• **Task brief**:
Could you restate the entries below word for word?

Listed records Start Marker

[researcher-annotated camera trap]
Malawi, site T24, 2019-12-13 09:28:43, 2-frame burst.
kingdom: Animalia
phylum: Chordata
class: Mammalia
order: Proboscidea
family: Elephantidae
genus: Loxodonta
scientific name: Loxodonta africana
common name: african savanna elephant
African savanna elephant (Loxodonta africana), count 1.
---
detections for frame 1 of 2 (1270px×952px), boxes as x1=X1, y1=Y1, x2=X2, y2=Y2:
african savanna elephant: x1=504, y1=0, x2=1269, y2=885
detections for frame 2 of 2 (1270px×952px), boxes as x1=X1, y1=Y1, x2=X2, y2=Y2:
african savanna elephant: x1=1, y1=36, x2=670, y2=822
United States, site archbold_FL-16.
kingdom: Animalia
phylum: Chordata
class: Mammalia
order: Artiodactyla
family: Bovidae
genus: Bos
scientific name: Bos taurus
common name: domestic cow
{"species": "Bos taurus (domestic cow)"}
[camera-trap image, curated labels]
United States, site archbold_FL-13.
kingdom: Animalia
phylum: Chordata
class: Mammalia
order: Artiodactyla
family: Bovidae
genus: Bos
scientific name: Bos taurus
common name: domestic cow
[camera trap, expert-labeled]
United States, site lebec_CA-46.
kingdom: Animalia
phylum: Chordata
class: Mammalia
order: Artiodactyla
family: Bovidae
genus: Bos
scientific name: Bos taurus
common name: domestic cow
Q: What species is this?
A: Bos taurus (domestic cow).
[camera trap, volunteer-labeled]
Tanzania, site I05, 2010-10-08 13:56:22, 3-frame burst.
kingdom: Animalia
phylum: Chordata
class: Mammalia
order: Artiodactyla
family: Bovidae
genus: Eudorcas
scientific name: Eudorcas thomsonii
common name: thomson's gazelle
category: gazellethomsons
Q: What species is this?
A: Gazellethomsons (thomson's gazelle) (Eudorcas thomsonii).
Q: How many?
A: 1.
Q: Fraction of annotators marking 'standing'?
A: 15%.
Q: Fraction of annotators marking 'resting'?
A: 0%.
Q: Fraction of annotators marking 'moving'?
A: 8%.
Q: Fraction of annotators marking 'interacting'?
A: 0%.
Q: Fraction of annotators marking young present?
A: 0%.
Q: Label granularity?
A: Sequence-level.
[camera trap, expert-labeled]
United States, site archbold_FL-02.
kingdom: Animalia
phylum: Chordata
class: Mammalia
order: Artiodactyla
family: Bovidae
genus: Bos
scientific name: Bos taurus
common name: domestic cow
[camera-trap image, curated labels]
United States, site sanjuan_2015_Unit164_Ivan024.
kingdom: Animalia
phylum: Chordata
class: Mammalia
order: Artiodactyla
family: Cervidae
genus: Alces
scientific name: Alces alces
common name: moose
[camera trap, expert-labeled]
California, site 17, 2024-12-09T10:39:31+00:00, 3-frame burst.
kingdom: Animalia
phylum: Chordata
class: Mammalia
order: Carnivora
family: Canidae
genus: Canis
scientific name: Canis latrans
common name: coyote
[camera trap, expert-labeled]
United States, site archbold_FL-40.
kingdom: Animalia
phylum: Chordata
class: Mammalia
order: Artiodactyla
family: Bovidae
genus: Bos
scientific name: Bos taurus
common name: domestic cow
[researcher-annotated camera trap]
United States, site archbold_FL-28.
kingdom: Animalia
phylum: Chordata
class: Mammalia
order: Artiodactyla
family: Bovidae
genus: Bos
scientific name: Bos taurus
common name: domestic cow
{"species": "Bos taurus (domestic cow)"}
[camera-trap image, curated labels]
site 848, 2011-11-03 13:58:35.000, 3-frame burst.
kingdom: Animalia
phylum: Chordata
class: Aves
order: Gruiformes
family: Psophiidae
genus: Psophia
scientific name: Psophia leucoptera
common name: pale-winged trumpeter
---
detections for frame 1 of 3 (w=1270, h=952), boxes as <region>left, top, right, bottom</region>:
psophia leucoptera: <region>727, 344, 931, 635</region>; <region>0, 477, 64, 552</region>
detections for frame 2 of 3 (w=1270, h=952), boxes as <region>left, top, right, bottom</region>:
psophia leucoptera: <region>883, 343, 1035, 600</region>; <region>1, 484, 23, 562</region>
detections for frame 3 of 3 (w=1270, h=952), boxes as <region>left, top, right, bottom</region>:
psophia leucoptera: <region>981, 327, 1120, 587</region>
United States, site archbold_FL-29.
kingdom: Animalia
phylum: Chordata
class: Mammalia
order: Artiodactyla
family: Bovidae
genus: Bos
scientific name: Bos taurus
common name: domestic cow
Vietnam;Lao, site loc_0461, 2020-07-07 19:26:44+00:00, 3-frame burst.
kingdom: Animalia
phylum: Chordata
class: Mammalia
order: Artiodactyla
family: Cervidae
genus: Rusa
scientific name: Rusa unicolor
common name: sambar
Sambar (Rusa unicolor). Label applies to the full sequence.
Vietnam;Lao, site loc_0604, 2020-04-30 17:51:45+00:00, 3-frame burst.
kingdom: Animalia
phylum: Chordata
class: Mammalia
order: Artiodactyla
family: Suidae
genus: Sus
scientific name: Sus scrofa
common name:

Listed records End Marker

• **Solution for this problem**:
[researcher-annotated camera trap]
Malawi, site T24, 2019-12-13 09:28:43, 2-frame burst.
kingdom: Animalia
phylum: Chordata
class: Mammalia
order: Proboscidea
family: Elephantidae
genus: Loxodonta
scientific name: Loxodonta africana
common name: african savanna elephant
African savanna elephant (Loxodonta africana), count 1.
---
detections for frame 1 of 2 (1270px×952px), boxes as x1=X1, y1=Y1, x2=X2, y2=Y2:
african savanna elephant: x1=504, y1=0, x2=1269, y2=885
detections for frame 2 of 2 (1270px×952px), boxes as x1=X1, y1=Y1, x2=X2, y2=Y2:
african savanna elephant: x1=1, y1=36, x2=670, y2=822
United States, site archbold_FL-16.
kingdom: Animalia
phylum: Chordata
class: Mammalia
order: Artiodactyla
family: Bovidae
genus: Bos
scientific name: Bos taurus
common name: domestic cow
{"species": "Bos taurus (domestic cow)"}
[camera-trap image, curated labels]
United States, site archbold_FL-13.
kingdom: Animalia
phylum: Chordata
class: Mammalia
order: Artiodactyla
family: Bovidae
genus: Bos
scientific name: Bos taurus
common name: domestic cow
[camera trap, expert-labeled]
United States, site lebec_CA-46.
kingdom: Animalia
phylum: Chordata
class: Mammalia
order: Artiodactyla
family: Bovidae
genus: Bos
scientific name: Bos taurus
common name: domestic cow
Q: What species is this?
A: Bos taurus (domestic cow).
[camera trap, volunteer-labeled]
Tanzania, site I05, 2010-10-08 13:56:22, 3-frame burst.
kingdom: Animalia
phylum: Chordata
class: Mammalia
order: Artiodactyla
family: Bovidae
genus: Eudorcas
scientific name: Eudorcas thomsonii
common name: thomson's gazelle
category: gazellethomsons
Q: What species is this?
A: Gazellethomsons (thomson's gazelle) (Eudorcas thomsonii).
Q: How many?
A: 1.
Q: Fraction of annotators marking 'standing'?
A: 15%.
Q: Fraction of annotators marking 'resting'?
A: 0%.
Q: Fraction of annotators marking 'moving'?
A: 8%.
Q: Fraction of annotators marking 'interacting'?
A: 0%.
Q: Fraction of annotators marking young present?
A: 0%.
Q: Label granularity?
A: Sequence-level.
[camera trap, expert-labeled]
United States, site archbold_FL-02.
kingdom: Animalia
phylum: Chordata
class: Mammalia
order: Artiodactyla
family: Bovidae
genus: Bos
scientific name: Bos taurus
common name: domestic cow
[camera-trap image, curated labels]
United States, site sanjuan_2015_Unit164_Ivan024.
kingdom: Animalia
phylum: Chordata
class: Mammalia
order: Artiodactyla
family: Cervidae
genus: Alces
scientific name: Alces alces
common name: moose
[camera trap, expert-labeled]
California, site 17, 2024-12-09T10:39:31+00:00, 3-frame burst.
kingdom: Animalia
phylum: Chordata
class: Mammalia
order: Carnivora
family: Canidae
genus: Canis
scientific name: Canis latrans
common name: coyote
[camera trap, expert-labeled]
United States, site archbold_FL-40.
kingdom: Animalia
phylum: Chordata
class: Mammalia
order: Artiodactyla
family: Bovidae
genus: Bos
scientific name: Bos taurus
common name: domestic cow
[researcher-annotated camera trap]
United States, site archbold_FL-28.
kingdom: Animalia
phylum: Chordata
class: Mammalia
order: Artiodactyla
family: Bovidae
genus: Bos
scientific name: Bos taurus
common name: domestic cow
{"species": "Bos taurus (domestic cow)"}
[camera-trap image, curated labels]
site 848, 2011-11-03 13:58:35.000, 3-frame burst.
kingdom: Animalia
phylum: Chordata
class: Aves
order: Gruiformes
family: Psophiidae
genus: Psophia
scientific name: Psophia leucoptera
common name: pale-winged trumpeter
---
detections for frame 1 of 3 (w=1270, h=952), boxes as <region>left, top, right, bottom</region>:
psophia leucoptera: <region>727, 344, 931, 635</region>; <region>0, 477, 64, 552</region>
detections for frame 2 of 3 (w=1270, h=952), boxes as <region>left, top, right, bottom</region>:
psophia leucoptera: <region>883, 343, 1035, 600</region>; <region>1, 484, 23, 562</region>
detections for frame 3 of 3 (w=1270, h=952), boxes as <region>left, top, right, bottom</region>:
psophia leucoptera: <region>981, 327, 1120, 587</region>
United States, site archbold_FL-29.
kingdom: Animalia
phylum: Chordata
class: Mammalia
order: Artiodactyla
family: Bovidae
genus: Bos
scientific name: Bos taurus
common name: domestic cow
Vietnam;Lao, site loc_0461, 2020-07-07 19:26:44+00:00, 3-frame burst.
kingdom: Animalia
phylum: Chordata
class: Mammalia
order: Artiodactyla
family: Cervidae
genus: Rusa
scientific name: Rusa unicolor
common name: sambar
Sambar (Rusa unicolor). Label applies to the full sequence.
Vietnam;Lao, site loc_0604, 2020-04-30 17:51:45+00:00, 3-frame burst.
kingdom: Animalia
phylum: Chordata
class: Mammalia
order: Artiodactyla
family: Suidae
genus: Sus
scientific name: Sus scrofa
common name:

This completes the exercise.